◆ ASSIGNMENT A: In the excerpt on the farmers' tax dispute, how long a meeting does Bradshaw say he would need with Keir Starmer or Rachel Reeves?
◆ ASSIGNMENT B: From the excerpt on the farmers' tax dispute, extract word for word the passage that opens with the words containing "Worse still, a" and closes with "the miners’ demands.".

Speaking to The Telegraph, Bradshaw said that he “would be delighted to have a meeting with [PM] Keir Starmer or [Chancellor of the Exchequer] Rachel Reeves. I’m convinced if we could have half an hour with either, we can talk them through the unintended consequences of this policy, both the human impact and the impact on food production.”

His attempts to arrange such a meeting have failed so far, however. There appears to be little political appetite for speaking to the farmers or their representatives.

Worse still, a senior figure in the Labour party, a former close aide to previous Labour Prime Minister Tony Blair told media that as far as he was concerned, the farmers could go under — and he hoped that the government would stick by its tax plans and push them through regardless of the consequences.

The government should “do to the farmers what Thatcher did to the miners,” John McTernan told GB News, referring to the miners’ strikes at the end of the 1970s and the government’s refusal to back down to the miners’ demands.

◆ RECORDED DATA:
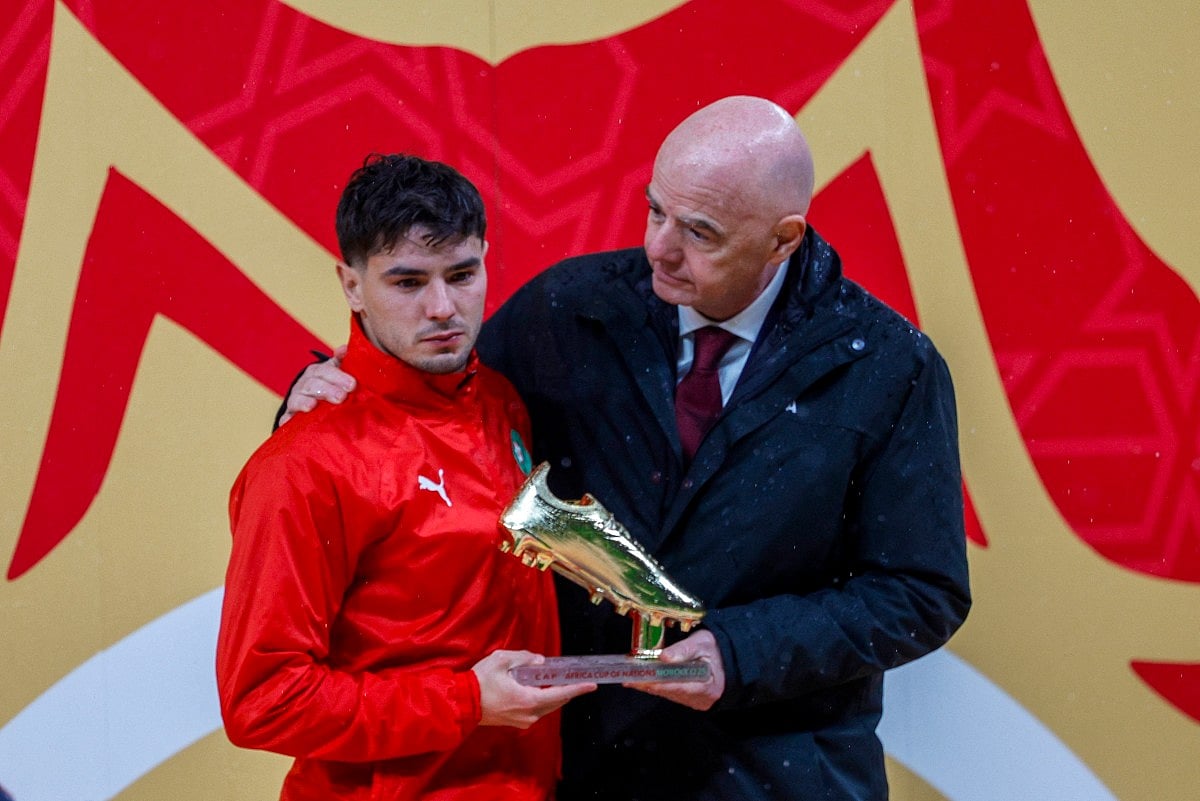 Morocco's forward #10 Brahim Diaz receives the Golden Boot from FIFA President Gianni Infantino during presentation ceremony at the end of the Africa Cup of Nations (CAN) final football match between Senegal and Morocco at the Prince Moulay Abdellah Stadium in Rabat on January 18, 2026.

◆ RESPONSE AREA A: Half an hour

◆ RESPONSE AREA B:
Worse still, a senior figure in the Labour party, a former close aide to previous Labour Prime Minister Tony Blair told media that as far as he was concerned, the farmers could go under — and he hoped that the government would stick by its tax plans and push them through regardless of the consequences.

The government should “do to the farmers what Thatcher did to the miners,” John McTernan told GB News, referring to the miners’ strikes at the end of the 1970s and the government’s refusal to back down to the miners’ demands.